Editor’s Note: Kyle Meyer from Milan, Michigan, has been a Mossy Oak pro for the last 5 years. “I became a pro when I was 19, and I'm 24 now,” Meyer says. Like many of us, Meyer went with his dad deer hunting when he was about 4-years old and started hunting on his own when he was 12, the age at which he could hunt with a bow in Michigan. He’d rather hunt with a bow, but he also hunts with a gun in his home state, one of the top three states for numbers of deer hunters in the U.S. Although Meyer has 6,000 acres of private land to hunt, that only includes about 200 acres of woodlots. According to Meyer, “My favorite Mossy Oak pattern is Treestand, because most of the time, I'm hunting from a tree stand. When I'm in a ground blind, from the waist up, I’ll wear a solid black shirt, gloves and face paint and my Treestand pants. I also wear Mossy Oak Infinity for turkey season, and I like Mossy Oak Bottomland.”   

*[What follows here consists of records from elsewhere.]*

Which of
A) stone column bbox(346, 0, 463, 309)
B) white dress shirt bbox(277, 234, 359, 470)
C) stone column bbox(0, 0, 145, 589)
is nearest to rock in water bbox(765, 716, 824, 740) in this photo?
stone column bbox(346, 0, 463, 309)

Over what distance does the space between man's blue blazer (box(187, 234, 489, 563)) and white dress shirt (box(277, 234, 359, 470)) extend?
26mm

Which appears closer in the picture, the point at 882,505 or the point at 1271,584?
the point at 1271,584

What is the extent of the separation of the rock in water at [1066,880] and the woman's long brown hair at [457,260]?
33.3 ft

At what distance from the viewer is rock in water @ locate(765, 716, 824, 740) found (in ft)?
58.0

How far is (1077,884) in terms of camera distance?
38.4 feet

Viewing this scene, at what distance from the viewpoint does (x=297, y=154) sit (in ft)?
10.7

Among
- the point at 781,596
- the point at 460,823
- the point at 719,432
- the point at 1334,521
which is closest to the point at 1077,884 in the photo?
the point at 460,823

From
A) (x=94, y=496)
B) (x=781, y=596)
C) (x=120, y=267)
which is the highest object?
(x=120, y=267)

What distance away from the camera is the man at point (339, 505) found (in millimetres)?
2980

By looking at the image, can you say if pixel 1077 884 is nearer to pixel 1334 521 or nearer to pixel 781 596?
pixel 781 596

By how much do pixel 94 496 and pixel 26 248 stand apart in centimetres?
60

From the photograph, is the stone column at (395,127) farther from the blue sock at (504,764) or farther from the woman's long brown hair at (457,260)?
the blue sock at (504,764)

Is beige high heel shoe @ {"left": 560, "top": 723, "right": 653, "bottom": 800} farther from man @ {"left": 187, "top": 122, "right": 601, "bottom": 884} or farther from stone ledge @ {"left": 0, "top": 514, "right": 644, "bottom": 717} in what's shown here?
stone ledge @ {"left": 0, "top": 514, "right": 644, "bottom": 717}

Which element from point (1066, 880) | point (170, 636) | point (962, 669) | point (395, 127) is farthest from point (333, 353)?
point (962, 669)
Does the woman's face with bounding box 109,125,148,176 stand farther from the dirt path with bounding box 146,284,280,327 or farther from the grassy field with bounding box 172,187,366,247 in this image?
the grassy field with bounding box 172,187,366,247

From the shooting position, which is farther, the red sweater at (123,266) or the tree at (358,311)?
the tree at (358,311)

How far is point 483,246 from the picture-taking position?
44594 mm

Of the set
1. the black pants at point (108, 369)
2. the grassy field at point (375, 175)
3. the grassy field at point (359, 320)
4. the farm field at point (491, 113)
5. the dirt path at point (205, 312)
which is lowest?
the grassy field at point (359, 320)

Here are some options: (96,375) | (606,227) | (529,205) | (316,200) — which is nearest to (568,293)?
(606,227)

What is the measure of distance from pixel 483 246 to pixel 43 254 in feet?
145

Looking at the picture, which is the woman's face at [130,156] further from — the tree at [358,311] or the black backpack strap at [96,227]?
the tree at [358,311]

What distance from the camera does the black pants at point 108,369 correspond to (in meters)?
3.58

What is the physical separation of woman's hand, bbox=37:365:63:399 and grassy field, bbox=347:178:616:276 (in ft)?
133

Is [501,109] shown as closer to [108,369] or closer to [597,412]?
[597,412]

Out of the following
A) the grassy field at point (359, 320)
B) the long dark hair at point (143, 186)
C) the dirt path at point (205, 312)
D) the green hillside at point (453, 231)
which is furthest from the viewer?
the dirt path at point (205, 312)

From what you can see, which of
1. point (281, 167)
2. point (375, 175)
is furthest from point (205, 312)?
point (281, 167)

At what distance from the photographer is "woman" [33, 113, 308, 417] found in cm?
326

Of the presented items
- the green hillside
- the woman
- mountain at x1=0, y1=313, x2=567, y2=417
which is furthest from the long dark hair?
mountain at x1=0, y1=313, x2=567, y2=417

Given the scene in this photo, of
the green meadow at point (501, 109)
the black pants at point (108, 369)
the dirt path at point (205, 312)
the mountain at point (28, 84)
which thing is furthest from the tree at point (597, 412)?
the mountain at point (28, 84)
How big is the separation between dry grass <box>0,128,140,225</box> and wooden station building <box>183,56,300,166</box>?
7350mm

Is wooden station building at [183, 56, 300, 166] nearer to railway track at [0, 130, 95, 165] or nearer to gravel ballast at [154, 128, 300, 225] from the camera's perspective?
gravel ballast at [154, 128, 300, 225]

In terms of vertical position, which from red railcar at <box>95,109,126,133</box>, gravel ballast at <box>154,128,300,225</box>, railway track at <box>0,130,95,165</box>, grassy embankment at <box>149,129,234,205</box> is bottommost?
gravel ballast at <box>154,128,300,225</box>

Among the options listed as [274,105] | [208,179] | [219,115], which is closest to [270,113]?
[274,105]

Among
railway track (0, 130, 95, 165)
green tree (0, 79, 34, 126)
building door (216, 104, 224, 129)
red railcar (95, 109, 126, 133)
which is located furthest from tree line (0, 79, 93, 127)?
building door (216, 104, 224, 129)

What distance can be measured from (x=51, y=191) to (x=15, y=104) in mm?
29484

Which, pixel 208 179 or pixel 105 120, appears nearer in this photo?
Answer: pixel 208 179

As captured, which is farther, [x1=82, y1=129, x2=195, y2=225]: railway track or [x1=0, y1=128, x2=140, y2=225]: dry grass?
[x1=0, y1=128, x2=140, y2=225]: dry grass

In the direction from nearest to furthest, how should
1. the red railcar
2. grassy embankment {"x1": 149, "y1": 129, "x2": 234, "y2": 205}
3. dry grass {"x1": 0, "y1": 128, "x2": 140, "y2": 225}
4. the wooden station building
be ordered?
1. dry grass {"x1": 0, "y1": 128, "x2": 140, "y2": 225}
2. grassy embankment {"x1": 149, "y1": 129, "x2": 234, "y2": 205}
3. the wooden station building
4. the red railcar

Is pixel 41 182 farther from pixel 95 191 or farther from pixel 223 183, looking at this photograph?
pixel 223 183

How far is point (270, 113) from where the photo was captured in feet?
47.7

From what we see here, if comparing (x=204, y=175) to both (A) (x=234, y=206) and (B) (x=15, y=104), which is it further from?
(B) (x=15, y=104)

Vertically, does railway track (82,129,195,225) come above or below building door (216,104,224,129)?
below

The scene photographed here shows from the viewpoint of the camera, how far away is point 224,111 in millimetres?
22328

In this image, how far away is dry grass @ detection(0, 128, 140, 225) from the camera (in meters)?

When most people hunt agricultural fields, they usually hunt the edges, the trails leading from the woodlot to the field or the fence line between the field and the bedding area. But, I never hesitate to set-up a ground blind out in the field, especially a corn field. Standing corn provides food and cover for the deer. When the corn is more than head-high, the deer can stay in it all day long. They can bed there and find shade. Most of the time, when I’m setting-up a ground blind in a corn field, I’ll put the ground blind two to three rows inside a field of standing corn. As we all know, deer are edge feeders, and they like to feed along the edges of standing corn. I've been most successful setting-up a ground blind inside the standing corn beside a place where the corn  just has been harvested, and corn is still left on the ground from the combine. When I cut corn stalks down where I set-up my blind, I use zip ties to place those stalks up against my blind to  look like they're still standing. 

Another place I like to set-up a ground blind is on the ends of the cornfield where the deer are coming out of the woods into the corn. By putting the blind two or three rows into the corn that’s still standing, I usually can get a 30 - 40 yard bow shot as the deer comes out of the woods into the corn. I've learned that the trails where the deer go into or come out of the corn are most often where you'll take your biggest bucks. 

One of the most-important elements for hunting a ground blind in standing corn is to not let the buck know that you're hunting him. When I took my biggest buck, which was 162-1/8 points, I could have walked only 300 yards to my ground blind from my truck. But I would’ve walked right by the edge of the woods where I thought the deer was bedding and by the fence line where I thought the deer was coming into the cornfield. Instead, I walked down a row of the standing corn for 1/2-mile to get into the blind without the deer seeing or smelling me. I think one of the most-important elements of hunting from a ground blind is the trail you take to the blind. I always come from the downwind side, and I always make sure I have enough cover around the blind and in front of the door where I go into the blind, so that even if the deer is standing there looking at the blind when I get in it, he can’t see me. 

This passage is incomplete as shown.